■ Task to carry out ■
Please swap every "photograph" for "snapshot" in the data below and write all of it out again with nothing else changed. Leave the pictures out.

■ Record excerpts ■
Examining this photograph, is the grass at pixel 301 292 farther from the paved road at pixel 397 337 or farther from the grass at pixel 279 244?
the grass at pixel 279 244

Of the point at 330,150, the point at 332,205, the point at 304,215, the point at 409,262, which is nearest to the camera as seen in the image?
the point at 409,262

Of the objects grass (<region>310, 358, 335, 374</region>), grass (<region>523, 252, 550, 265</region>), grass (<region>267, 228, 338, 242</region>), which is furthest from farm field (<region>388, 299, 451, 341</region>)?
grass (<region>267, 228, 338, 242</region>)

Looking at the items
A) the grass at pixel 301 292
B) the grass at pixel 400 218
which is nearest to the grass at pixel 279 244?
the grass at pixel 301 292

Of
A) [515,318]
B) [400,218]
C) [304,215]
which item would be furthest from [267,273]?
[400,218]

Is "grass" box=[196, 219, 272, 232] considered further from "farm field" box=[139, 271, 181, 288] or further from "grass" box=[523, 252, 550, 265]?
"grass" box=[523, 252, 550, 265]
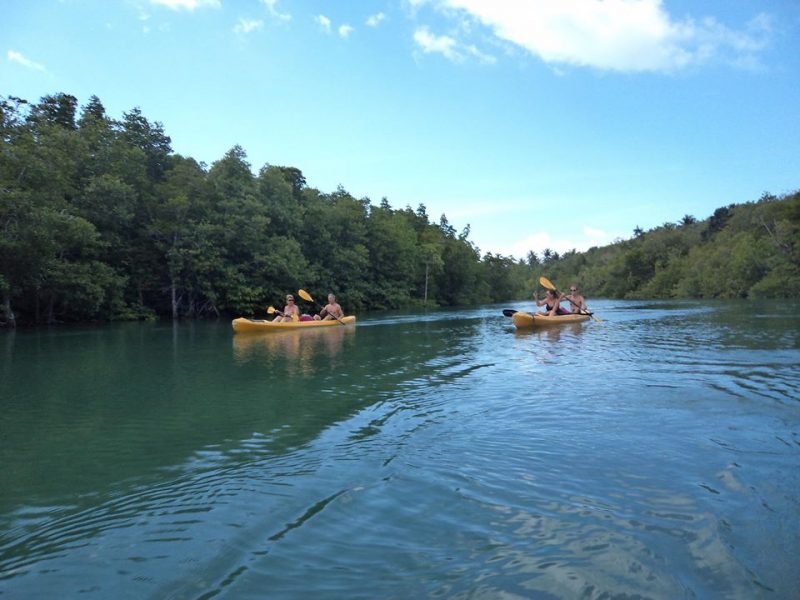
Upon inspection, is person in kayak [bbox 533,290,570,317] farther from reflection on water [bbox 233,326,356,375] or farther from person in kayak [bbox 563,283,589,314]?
reflection on water [bbox 233,326,356,375]

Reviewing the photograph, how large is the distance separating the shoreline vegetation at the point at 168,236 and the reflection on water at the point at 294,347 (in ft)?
33.5

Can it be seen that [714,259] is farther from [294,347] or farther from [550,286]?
[294,347]

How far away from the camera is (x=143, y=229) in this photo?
1206 inches

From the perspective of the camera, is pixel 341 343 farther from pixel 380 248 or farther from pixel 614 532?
pixel 380 248

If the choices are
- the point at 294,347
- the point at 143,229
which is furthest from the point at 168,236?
the point at 294,347

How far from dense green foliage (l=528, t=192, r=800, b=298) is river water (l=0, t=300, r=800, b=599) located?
2202 inches

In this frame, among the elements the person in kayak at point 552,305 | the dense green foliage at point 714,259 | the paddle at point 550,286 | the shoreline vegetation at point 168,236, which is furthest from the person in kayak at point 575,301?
the dense green foliage at point 714,259

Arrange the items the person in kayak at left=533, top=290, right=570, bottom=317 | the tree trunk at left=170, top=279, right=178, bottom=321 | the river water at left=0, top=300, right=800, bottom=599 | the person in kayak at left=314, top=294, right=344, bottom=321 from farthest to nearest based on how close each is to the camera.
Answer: the tree trunk at left=170, top=279, right=178, bottom=321 → the person in kayak at left=314, top=294, right=344, bottom=321 → the person in kayak at left=533, top=290, right=570, bottom=317 → the river water at left=0, top=300, right=800, bottom=599

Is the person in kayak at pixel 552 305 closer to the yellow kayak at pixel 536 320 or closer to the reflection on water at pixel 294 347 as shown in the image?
the yellow kayak at pixel 536 320

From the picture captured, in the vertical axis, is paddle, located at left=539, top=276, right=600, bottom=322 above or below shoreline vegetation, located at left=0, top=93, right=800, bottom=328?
below

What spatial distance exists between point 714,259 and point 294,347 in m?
73.1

■ Exercise response ■
Examining this snapshot, is the grass at pixel 301 292 farther from the paved road at pixel 397 337 or farther from the grass at pixel 279 244?
the grass at pixel 279 244

Of the point at 330,150, the point at 332,205, the point at 304,215, the point at 409,262, which is nearest to the camera as seen in the image?
the point at 409,262

Of the objects grass (<region>310, 358, 335, 374</region>), grass (<region>523, 252, 550, 265</region>), grass (<region>267, 228, 338, 242</region>), which is furthest from farm field (<region>388, 299, 451, 341</region>)?
grass (<region>267, 228, 338, 242</region>)

Looking at the items
A) the grass at pixel 301 292
B) the grass at pixel 400 218
which is nearest to the grass at pixel 279 244?
the grass at pixel 301 292

Of
A) [515,318]
B) [400,218]
C) [304,215]
which item would be furthest from [267,273]?
[400,218]

Is "grass" box=[196, 219, 272, 232] considered further from "farm field" box=[139, 271, 181, 288] or further from "grass" box=[523, 252, 550, 265]?
"grass" box=[523, 252, 550, 265]
Upon inspection, is person in kayak [bbox 533,290,570,317] farther from reflection on water [bbox 233,326,356,375] or farther from person in kayak [bbox 563,283,589,314]?
reflection on water [bbox 233,326,356,375]

Reviewing the snapshot, how large is the distance separating the shoreline vegetation at the point at 168,236 and the reflection on water at the point at 294,347 (in ft)?
33.5

Can it be seen that [714,259] is farther from [294,347] or farther from [550,286]?
[294,347]

How far away from the camera is (x=143, y=229) in this photo?
1206 inches

From the perspective of the camera, is pixel 341 343 farther from pixel 380 248 or farther from pixel 614 532?
pixel 380 248

If the choices are
- the point at 294,347
- the point at 143,229
which is furthest from the point at 168,236?
the point at 294,347

How far from dense green foliage (l=528, t=192, r=800, b=298) is river water (l=0, t=300, r=800, b=599) located?
2202 inches

In this frame, among the elements the person in kayak at point 552,305 | the dense green foliage at point 714,259 | the paddle at point 550,286 | the shoreline vegetation at point 168,236, which is furthest from the person in kayak at point 575,301?
the dense green foliage at point 714,259

Arrange the items the person in kayak at left=533, top=290, right=570, bottom=317 | the tree trunk at left=170, top=279, right=178, bottom=321 | the river water at left=0, top=300, right=800, bottom=599 | the person in kayak at left=314, top=294, right=344, bottom=321 from farthest to nearest based on how close each is to the camera.
Answer: the tree trunk at left=170, top=279, right=178, bottom=321 → the person in kayak at left=314, top=294, right=344, bottom=321 → the person in kayak at left=533, top=290, right=570, bottom=317 → the river water at left=0, top=300, right=800, bottom=599

Is the person in kayak at pixel 552 305 closer to the yellow kayak at pixel 536 320 or closer to the reflection on water at pixel 294 347 as shown in the image?
the yellow kayak at pixel 536 320

From the picture captured, in the vertical axis, is paddle, located at left=539, top=276, right=600, bottom=322 above or below shoreline vegetation, located at left=0, top=93, right=800, bottom=328?
below

What spatial distance exists between point 714,259 and point 294,347 in m?
73.1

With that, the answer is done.